Closed YuanchengJiang closed 1 year ago
Thank you for the report! We will investigate and come back to you.
@YuanchengJiang
Thank you for reporting. I've investigated and concluded that while the slowdown is unfortunate, this is not a bug.
What makes the difference in these queries is that for the regular MATCH
the planner is allowed to pull predicates from later WITH
clauses into its WHERE
part, as that doesn't affect the results. For OPTIONAL MATCH
that is not allowed.
In your example the planner finds s3.year>1940
predicate and produces NodeIndexSeekByRange
. Unfortunately estimated rows are very inaccurate and the final plan ends up being suboptimal.
For OPTIONAL MATCH
however we can only consider toInteger(s2.userId)>54
while matching the pattern, other predicates will be applied later via a Filter
. With fewer predicates to solve, estimated rows are a bit more accurate and the final plan ends up being better.

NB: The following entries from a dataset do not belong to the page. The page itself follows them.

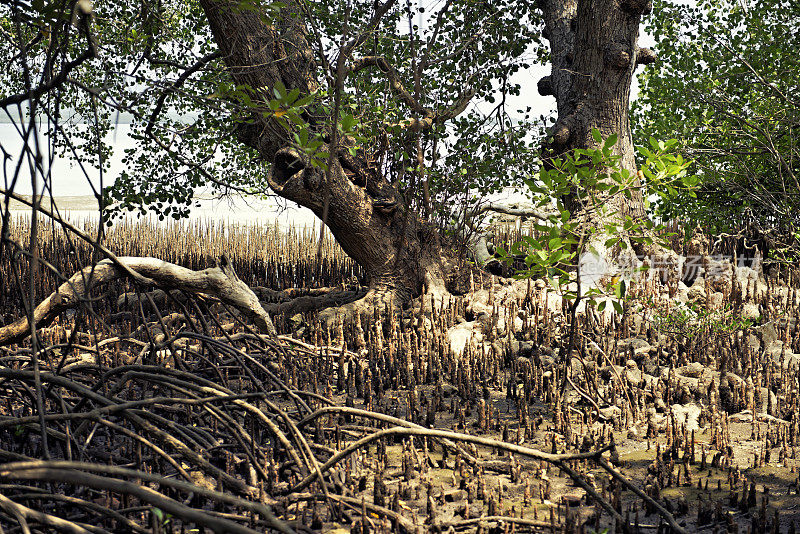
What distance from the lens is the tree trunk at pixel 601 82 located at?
6.82 metres

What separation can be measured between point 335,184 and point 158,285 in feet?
7.93

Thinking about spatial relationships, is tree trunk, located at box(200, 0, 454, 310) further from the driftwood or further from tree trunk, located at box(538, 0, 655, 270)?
tree trunk, located at box(538, 0, 655, 270)

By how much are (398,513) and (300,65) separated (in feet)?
14.5

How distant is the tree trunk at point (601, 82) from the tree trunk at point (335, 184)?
1670 mm

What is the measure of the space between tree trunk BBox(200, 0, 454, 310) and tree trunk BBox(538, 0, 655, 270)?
1.67 m

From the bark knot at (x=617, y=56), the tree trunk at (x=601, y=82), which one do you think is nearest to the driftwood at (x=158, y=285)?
the tree trunk at (x=601, y=82)

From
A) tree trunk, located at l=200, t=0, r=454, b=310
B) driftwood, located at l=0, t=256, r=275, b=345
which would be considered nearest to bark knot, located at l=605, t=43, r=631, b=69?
tree trunk, located at l=200, t=0, r=454, b=310

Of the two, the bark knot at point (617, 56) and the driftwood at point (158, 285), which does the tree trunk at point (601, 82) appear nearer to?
the bark knot at point (617, 56)

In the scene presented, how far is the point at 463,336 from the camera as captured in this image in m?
5.78

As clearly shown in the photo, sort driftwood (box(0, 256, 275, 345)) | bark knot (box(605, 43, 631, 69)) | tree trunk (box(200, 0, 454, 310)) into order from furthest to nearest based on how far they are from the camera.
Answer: bark knot (box(605, 43, 631, 69)) → tree trunk (box(200, 0, 454, 310)) → driftwood (box(0, 256, 275, 345))

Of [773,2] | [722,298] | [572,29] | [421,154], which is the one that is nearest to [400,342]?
[421,154]

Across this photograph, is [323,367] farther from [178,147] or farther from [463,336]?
[178,147]

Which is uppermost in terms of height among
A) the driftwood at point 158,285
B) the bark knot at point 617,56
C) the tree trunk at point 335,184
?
the bark knot at point 617,56

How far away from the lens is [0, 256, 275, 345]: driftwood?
12.4ft
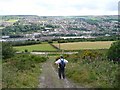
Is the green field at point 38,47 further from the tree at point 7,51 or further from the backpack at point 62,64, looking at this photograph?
the backpack at point 62,64

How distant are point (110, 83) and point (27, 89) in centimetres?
377

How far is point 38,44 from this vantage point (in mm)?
83938

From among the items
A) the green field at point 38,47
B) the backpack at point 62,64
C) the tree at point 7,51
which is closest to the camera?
the backpack at point 62,64

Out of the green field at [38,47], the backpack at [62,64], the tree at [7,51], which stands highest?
the backpack at [62,64]

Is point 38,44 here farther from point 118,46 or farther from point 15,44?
point 118,46

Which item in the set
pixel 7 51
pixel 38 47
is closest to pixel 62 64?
pixel 7 51

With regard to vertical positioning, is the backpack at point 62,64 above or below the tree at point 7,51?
above

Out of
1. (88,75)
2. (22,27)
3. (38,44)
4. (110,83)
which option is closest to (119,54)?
(88,75)

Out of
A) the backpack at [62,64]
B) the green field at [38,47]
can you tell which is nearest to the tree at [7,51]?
the green field at [38,47]

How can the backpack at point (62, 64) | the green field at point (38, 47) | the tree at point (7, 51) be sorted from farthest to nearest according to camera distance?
1. the green field at point (38, 47)
2. the tree at point (7, 51)
3. the backpack at point (62, 64)

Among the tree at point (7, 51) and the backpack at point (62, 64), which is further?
the tree at point (7, 51)

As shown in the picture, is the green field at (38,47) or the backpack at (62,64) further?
the green field at (38,47)

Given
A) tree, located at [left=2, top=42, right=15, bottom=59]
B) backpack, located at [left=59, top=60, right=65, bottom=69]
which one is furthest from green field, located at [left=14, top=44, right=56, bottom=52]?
backpack, located at [left=59, top=60, right=65, bottom=69]

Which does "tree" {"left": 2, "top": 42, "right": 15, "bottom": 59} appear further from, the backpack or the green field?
the backpack
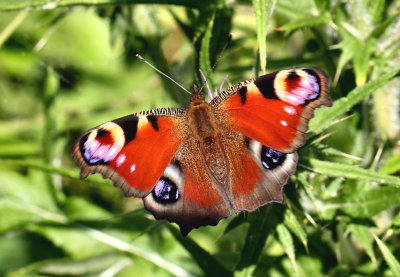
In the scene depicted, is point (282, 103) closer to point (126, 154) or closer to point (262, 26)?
point (262, 26)

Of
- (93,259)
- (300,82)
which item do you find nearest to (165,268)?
(93,259)

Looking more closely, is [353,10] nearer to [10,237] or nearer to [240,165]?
[240,165]

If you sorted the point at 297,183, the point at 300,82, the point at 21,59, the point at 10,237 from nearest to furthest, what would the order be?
the point at 300,82, the point at 297,183, the point at 10,237, the point at 21,59

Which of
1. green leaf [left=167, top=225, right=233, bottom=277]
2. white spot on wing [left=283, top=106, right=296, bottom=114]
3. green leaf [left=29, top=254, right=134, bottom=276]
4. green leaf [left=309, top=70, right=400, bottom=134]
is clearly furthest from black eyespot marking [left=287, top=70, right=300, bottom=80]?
green leaf [left=29, top=254, right=134, bottom=276]

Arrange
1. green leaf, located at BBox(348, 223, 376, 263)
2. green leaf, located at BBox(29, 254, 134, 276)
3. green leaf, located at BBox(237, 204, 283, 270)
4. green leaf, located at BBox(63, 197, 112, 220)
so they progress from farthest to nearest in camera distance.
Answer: green leaf, located at BBox(63, 197, 112, 220) < green leaf, located at BBox(29, 254, 134, 276) < green leaf, located at BBox(348, 223, 376, 263) < green leaf, located at BBox(237, 204, 283, 270)

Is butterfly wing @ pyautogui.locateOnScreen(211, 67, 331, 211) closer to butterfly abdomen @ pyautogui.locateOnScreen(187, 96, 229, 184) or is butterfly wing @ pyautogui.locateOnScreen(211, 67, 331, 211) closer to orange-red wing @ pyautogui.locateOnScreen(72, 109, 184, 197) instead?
butterfly abdomen @ pyautogui.locateOnScreen(187, 96, 229, 184)

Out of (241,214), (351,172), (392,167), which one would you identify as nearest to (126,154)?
(241,214)

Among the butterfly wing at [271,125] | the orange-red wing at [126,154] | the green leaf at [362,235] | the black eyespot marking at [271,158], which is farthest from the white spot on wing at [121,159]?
the green leaf at [362,235]

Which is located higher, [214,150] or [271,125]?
[271,125]
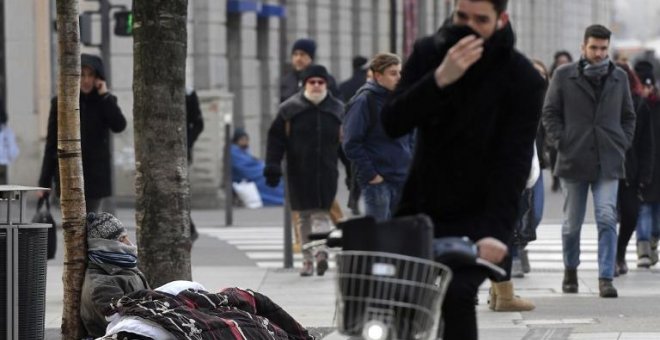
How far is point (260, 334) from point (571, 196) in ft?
13.5

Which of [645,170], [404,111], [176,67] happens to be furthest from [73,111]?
[645,170]

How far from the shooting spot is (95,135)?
42.3ft

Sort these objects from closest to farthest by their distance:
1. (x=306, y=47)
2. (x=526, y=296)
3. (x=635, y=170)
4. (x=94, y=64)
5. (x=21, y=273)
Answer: (x=21, y=273)
(x=526, y=296)
(x=94, y=64)
(x=635, y=170)
(x=306, y=47)

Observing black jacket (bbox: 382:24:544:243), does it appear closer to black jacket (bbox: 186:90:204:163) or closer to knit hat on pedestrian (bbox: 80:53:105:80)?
knit hat on pedestrian (bbox: 80:53:105:80)

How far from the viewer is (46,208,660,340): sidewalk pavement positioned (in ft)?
33.2

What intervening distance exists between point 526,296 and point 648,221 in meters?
2.68

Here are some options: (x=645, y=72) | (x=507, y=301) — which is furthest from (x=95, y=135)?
(x=645, y=72)

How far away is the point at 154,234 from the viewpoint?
954cm

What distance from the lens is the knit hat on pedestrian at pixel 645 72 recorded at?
14.1 m

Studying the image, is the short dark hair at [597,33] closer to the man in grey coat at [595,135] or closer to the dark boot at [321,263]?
the man in grey coat at [595,135]

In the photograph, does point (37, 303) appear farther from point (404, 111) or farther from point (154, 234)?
point (404, 111)

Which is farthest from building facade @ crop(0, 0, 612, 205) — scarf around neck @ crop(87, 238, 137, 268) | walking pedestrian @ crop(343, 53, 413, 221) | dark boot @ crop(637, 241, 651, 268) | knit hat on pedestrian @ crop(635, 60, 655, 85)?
scarf around neck @ crop(87, 238, 137, 268)

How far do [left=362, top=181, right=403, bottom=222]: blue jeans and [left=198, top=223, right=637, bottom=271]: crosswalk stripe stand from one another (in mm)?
2622

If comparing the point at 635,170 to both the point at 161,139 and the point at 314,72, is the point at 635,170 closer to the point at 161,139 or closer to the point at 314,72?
the point at 314,72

To understand why it makes a difference whether you put predicates into WHERE
of an OPTIONAL MATCH
or in a WITH
after the match, consider the following example:
Given an empty graph, this query will produce a single row containing null
:
OPTIONAL MATCH (n)
WHERE n.prop > 123
RETURN n
This query however will not produce any rows at all:
OPTIONAL MATCH (n)
WITH n WHERE n.prop > 123
RETURN n
The first query tries to match a node (n)
such that n.prop > 123
. Not finding any, it outputs a row with n -> null
.
The second query tries to match a node (n)
. Not finding any, it outputs a row with n -> null
. Then it applies n.prop > 123
filter to this row, which filters it out and we end up with no rows produced in the end.
Hope this clears things up.
@inmost-light Really appreciate your detailed explanation.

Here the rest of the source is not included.